--- Excerpt to read ---
This prescription implies a reversal of the policies of the past several years. In the first half of the 1980s, the economies of Europe and Japan tightened their own fiscal policies while enjoying the rising export demand that came from the strongly expansionary fiscal policy pursued in the United States and the soaring dollar exchange rate that came with it.

This strategy, which produced a roughly neutral fiscal push for the industrial world as a whole, provided enough demand in Europe to maintain expansions but not at a fast enough rate to keep unemployment from rising.

Now that trip is over. With U.S. fiscal policy turning the other way and the dollar down sharply, European economies will have to expand domestic demand just to maintain their growth rates of recent years. To grow faster so as to reduce unemployment, they will have to stimulate domestic demand even more. That is the clear message behind the U.S. attempt at the Tokyo summit to achieve better policy coordination.

Yet despite the clear need for this kind of policy change as viewed from this side of the Atlantic, Europe’s policy-makers appear reluctant to use the traditional tools of fiscal and monetary policy to provide the boost that will be needed by their own and the world’s economies. In light of the fact that average unemployment in Europe has risen every year for a decade, this reluctance is puzzling. In part it stems from questionable theories that view unemployment as structural or unresponsive to demand for other reasons. But mostly it stems from a continuing fear of inflation.
--- Dataset content ---
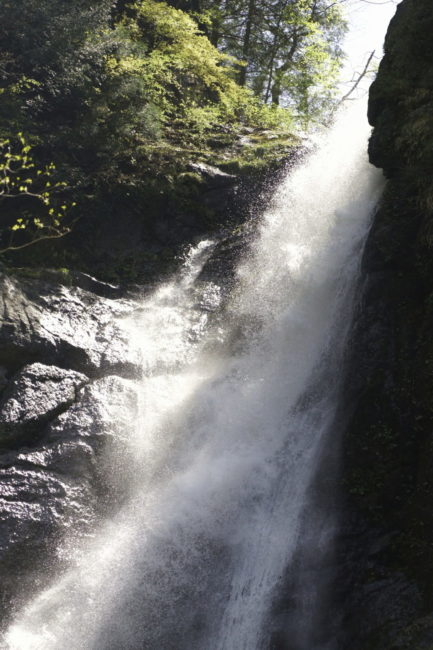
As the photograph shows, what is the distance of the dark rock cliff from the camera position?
---
== Stated problem A ==
Reproduce word for word the part of the excerpt on European fiscal policy that opens with the words containing "Yet despite the" and closes with "fear of inflation.".
== Stated problem B ==
Answer these questions using the excerpt on European fiscal policy:
(i) In the first half of the 1980s, which economies tightened their own fiscal policies?
(ii) At what event did the U.S. attempt to achieve better policy coordination?
(iii) For how long has average unemployment in Europe risen every year?
== Stated problem C ==
List every geographic name (country, region, city or ocean) that appears in the excerpt on European fiscal policy.

== Complete response A ==
Yet despite the clear need for this kind of policy change as viewed from this side of the Atlantic, Europe’s policy-makers appear reluctant to use the traditional tools of fiscal and monetary policy to provide the boost that will be needed by their own and the world’s economies. In light of the fact that average unemployment in Europe has risen every year for a decade, this reluctance is puzzling. In part it stems from questionable theories that view unemployment as structural or unresponsive to demand for other reasons. But mostly it stems from a continuing fear of inflation.

== Complete response B ==
(i) The economies of Europe and Japan.
(ii) The Tokyo summit.
(iii) For a decade.

== Complete response C ==
Europe, Japan, the United States (also written U.S.), Tokyo, the Atlantic